(Questions about scene geometry)
## Begin

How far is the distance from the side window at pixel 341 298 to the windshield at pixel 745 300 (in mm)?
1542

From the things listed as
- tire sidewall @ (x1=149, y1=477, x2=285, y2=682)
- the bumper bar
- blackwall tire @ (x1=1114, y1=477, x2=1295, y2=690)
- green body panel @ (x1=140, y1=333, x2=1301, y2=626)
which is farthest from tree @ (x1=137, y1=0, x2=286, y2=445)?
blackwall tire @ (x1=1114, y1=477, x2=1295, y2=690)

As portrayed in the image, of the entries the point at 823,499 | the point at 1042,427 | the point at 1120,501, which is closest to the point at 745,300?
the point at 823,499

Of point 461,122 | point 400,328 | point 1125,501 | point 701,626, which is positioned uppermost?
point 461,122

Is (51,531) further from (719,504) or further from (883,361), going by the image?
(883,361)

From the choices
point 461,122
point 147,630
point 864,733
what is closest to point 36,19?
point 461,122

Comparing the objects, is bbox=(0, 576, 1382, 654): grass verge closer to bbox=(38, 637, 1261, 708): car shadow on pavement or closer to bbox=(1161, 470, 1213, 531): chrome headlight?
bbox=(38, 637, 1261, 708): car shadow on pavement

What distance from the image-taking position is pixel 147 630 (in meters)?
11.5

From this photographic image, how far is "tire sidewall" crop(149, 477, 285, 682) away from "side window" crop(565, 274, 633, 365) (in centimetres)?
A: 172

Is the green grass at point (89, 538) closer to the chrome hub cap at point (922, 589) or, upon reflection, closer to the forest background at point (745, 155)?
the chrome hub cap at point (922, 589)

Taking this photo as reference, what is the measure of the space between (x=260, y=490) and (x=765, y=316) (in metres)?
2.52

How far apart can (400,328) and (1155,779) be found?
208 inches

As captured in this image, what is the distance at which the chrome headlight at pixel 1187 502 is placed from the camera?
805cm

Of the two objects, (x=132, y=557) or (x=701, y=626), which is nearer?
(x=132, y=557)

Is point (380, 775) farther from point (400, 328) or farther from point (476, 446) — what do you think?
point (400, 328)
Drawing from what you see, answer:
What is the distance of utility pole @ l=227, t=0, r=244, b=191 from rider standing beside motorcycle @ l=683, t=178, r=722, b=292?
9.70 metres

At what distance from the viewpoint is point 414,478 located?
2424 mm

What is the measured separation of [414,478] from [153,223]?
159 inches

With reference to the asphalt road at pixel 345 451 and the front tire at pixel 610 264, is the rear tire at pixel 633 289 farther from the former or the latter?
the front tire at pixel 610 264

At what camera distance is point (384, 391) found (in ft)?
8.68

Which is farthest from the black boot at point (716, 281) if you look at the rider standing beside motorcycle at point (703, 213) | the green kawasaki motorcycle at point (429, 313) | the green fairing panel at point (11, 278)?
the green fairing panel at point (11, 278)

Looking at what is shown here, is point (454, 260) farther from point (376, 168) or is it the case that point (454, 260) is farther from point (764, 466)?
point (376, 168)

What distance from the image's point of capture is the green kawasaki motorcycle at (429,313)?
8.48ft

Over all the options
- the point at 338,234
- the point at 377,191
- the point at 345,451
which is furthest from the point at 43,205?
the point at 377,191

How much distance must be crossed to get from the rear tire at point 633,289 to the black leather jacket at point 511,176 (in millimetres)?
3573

## End

- _Exercise instructions_: Copy the records above word for word, from the line that contains "Which is farthest from the" through the end of the records, with both ends included.

- _Exercise result_:
Which is farthest from the black boot at point (716, 281) if you look at the rider standing beside motorcycle at point (703, 213) | the green kawasaki motorcycle at point (429, 313) | the green fairing panel at point (11, 278)?
the green fairing panel at point (11, 278)

Looking at what is shown here, is point (454, 260) farther from point (376, 168) or is it the case that point (454, 260) is farther from point (764, 466)?
point (376, 168)

What distance from the image's point of capture is the green kawasaki motorcycle at (429,313)?
8.48ft

Over all the options
- the point at 338,234
- the point at 377,191
- the point at 345,451
which is furthest from the point at 43,205?
the point at 377,191

How much distance must be crossed to get from the rear tire at point 633,289 to the black leather jacket at point 511,176 (in millimetres)?
3573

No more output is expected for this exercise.